WASHINGTON — A senior Raytheon executive is disputing a congressional watchdog agency’s assertion that a new variant of the company’s sea-based Standard Missile 3 (SM-3) interceptor is being pressed into production prematurely.
In a report released April 20, the U.S. Government Accountability Office (GAO) criticized the U.S. Missile Defense Agency (MDA) for moving programs into production before completion of developmental testing and cited the SM-3 Block 1B interceptor as an example. The report said concurrency between development and manufacturing often leads to costly and time consuming production breaks when design flaws requiring hardware retrofits are discovered.
But Wes Kremer, vice president of air and missile defense systems at Raytheon Missile Systems of Tucson, Ariz., said the SM-3 Block 1B interceptor program has “very little” development and production concurrency. He said what little concurrency there is in the program is necessary to sustain a healthy supplier base, echoing what the GAO said was among the MDA’s justifications for accepting programmatic concurrency.

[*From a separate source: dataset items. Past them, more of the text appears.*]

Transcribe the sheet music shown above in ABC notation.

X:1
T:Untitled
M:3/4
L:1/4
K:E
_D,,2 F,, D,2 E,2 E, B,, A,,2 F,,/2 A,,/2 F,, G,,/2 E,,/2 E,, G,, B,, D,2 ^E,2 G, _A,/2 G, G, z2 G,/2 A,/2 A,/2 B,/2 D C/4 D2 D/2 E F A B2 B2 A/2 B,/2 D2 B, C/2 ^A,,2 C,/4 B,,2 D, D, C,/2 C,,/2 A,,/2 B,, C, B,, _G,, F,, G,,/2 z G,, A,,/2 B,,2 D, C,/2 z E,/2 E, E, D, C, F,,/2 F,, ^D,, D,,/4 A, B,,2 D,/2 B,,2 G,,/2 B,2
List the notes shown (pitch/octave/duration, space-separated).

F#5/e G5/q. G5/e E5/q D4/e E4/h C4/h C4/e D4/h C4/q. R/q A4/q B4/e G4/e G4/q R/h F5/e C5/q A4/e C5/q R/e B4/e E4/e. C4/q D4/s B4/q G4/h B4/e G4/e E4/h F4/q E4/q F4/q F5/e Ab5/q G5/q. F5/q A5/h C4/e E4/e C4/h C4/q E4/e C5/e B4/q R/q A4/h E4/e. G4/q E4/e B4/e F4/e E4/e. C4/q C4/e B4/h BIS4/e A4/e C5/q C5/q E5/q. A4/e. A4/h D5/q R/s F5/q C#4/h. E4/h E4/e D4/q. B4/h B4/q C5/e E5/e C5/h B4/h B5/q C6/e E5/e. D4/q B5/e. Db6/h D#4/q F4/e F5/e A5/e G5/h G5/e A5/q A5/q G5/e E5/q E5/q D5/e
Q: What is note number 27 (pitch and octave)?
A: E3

“The GAO has taken a very … idealistic view of concurrency by saying any concurrency is bad,” Kremer said in a July 3 interview. “And I would argue that if you followed the GAO model, you would shut down your supply base between development and production and you would create a disaster like we have never seen.”
The SM-3 Block 1B is a new-generation variant of the Raytheon-built SM-3 interceptor deployed today aboard U.S. Navy ships equipped with the Aegis Ballistic Missile Defense system. The Block 1B, featuring a two-color infrared seeker that can better distinguish between missile warheads and debris, including decoys, recently had its second straight intercept test after a failure last fall.
According to the GAO report, the MDA in 2009 began procuring Block 1B interceptors in numbers beyond what were needed for testing and with a critical maneuvering technology still immature. According to the report, the MDA’s director said that in addition to testing, these 25 initial interceptors, seven of which could be pressed into operational service, would help prove manufacturing processes while providing data on reliability, sustainability and cost.
Kremer said what little concurrency there is in the Block 1B program is low-risk and that its purpose is to avert production breaks at SM-3 suppliers. Weak demand due to prolonged testing can lead to stalled production lines and component obsolescence, he said. It takes time to restart production lines, he said, adding that a well-run missile defense program will always have some level of concurrency.
The GAO also expressed concern about the MDA’s plan to begin full-rate production of the Block 1B in 2012, before it resolved the issues that caused last September’s failed intercept test and an anomaly that occurred on an SM-3 Block 1A test the previous April. “The flight test failure and the test anomaly occurred in components that are shared between the SM-3 Block 1A and 1B. Program officials are still investigating the reason for these failures,” the report said.
The GAO recommended that the MDA postpone full-rate Block 1B production pending completion of a third straight intercept test. The MDA concurred with this recommendation, the report said.
Kremer said Raytheon would begin purchasing long-lead components for full-rate Block 1B production in 2013 after the three tests have been conducted. More testing will be conducted during the interval between the order of long-lead components and the start of assembly, he said.
Raytheon is continuing to analyze data from the latest successful intercept test but right now it looks like the system performed exceptionally well, Kremer said.
Cristina Chaplain, director of acquisition and sourcing management at the GAO, said via email July 3 that while the Block 1B’s successful test June 26 brings the program closer to full-rate production, more testing is needed.